EXTRACT TO READ:
[start]

The annual publication is produced in partnership with the
U.S. Green Building Council
By: Amanda Leff Ritchie, Senior Public Relations Specialist
April 20, 2012
PITTSBURGH (April 20, 2012) … Chatham University is one of the most environmentally responsible colleges in the United States and Canada, according to the Guide to 322 Green Colleges, a collaboration between The Princeton Review and the U.S. Green Building Council. Released on Tuesday, April 17, the third annual edition of this free guide (downloadable at www.princetonreview.com/green-guide) profiles institutions of higher education that demonstrate notable commitments to sustainability in their academic offerings, campus infrastructure, activities, and career preparation. Chatham received a “Green Rating” score of 98 out of a possible 99.
This honor was announced the same week Chatham was recognized by the U.S. Environmental Protection Agency as the 2011-2012 Individual Conference Champion for using more green power than any other school in the President’s Athletic Conference. In addition, Chatham’s green initiatives were recognized in 2011 with the “Green Power: Make It” award from the Citizens for Pennsylvania’s Future.

[end]

ITEMS:
[start]

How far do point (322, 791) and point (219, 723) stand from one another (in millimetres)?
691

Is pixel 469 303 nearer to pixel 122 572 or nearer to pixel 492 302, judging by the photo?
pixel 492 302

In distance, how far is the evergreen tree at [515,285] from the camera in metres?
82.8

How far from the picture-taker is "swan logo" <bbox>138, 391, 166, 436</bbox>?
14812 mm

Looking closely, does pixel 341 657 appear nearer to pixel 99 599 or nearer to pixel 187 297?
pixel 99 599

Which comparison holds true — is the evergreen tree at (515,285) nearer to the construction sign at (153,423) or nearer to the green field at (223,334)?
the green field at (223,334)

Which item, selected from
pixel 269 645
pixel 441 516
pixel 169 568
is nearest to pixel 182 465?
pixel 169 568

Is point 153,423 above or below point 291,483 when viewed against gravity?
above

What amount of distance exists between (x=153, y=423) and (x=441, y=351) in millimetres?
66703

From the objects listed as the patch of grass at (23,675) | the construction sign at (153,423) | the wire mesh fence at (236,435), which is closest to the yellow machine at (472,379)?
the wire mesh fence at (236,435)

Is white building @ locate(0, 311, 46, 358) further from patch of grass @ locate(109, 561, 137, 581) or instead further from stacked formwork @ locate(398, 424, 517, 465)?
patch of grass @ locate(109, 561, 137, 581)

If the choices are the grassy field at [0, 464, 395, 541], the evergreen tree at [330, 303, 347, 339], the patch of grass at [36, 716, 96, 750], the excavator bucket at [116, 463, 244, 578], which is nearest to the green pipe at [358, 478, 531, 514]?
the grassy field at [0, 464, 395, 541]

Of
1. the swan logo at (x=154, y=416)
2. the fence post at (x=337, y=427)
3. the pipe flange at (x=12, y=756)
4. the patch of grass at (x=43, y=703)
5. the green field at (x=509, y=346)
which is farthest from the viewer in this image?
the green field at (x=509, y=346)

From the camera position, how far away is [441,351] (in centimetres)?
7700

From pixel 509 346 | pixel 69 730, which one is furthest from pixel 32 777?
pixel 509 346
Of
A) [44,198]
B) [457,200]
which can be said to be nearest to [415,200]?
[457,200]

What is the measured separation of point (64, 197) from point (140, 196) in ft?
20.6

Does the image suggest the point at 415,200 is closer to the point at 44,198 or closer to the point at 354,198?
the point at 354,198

[end]

SHORT PROBLEM 1:
Write out the part of the Chatham University announcement starting with "This honor was" and going on through "for Pennsylvania’s Future.".
SHORT PROBLEM 2:
Continue the Chatham University announcement from the point where it stops.

FINAL ANSWER 1:
This honor was announced the same week Chatham was recognized by the U.S. Environmental Protection Agency as the 2011-2012 Individual Conference Champion for using more green power than any other school in the President’s Athletic Conference. In addition, Chatham’s green initiatives were recognized in 2011 with the “Green Power: Make It” award from the Citizens for Pennsylvania’s Future.

FINAL ANSWER 2:
The University is also a charter signatory of the American College and University Presidents’ Climate Commitment, a high-visibility effort to address global climate disruption undertaken by a network of colleges and universities that have made institutional commitments to eliminate net greenhouse gas emissions from specified campus operations, and to promote the research and educational efforts of higher education to equip society to re-stabilize the earth’s climate.
“College-bound students are increasingly interested in sustainability issues,” said Robert Franek, senior vice president and publisher of The Princeton Review. “Among 7,445 college applicants who participated in our 2012 ‘College Hopes & Worries Survey,’ nearly 7 out of 10 (68 percent) told us that having information about a school’s commitment to the environment would influence their decision to apply to or attend the school,” he added. “Together with USGBC, we are pleased to make this free resource available to all students seeking to attend colleges that practice, teach and support environmentally-responsible choices. To that end, we highly recommend the terrific schools in this book.”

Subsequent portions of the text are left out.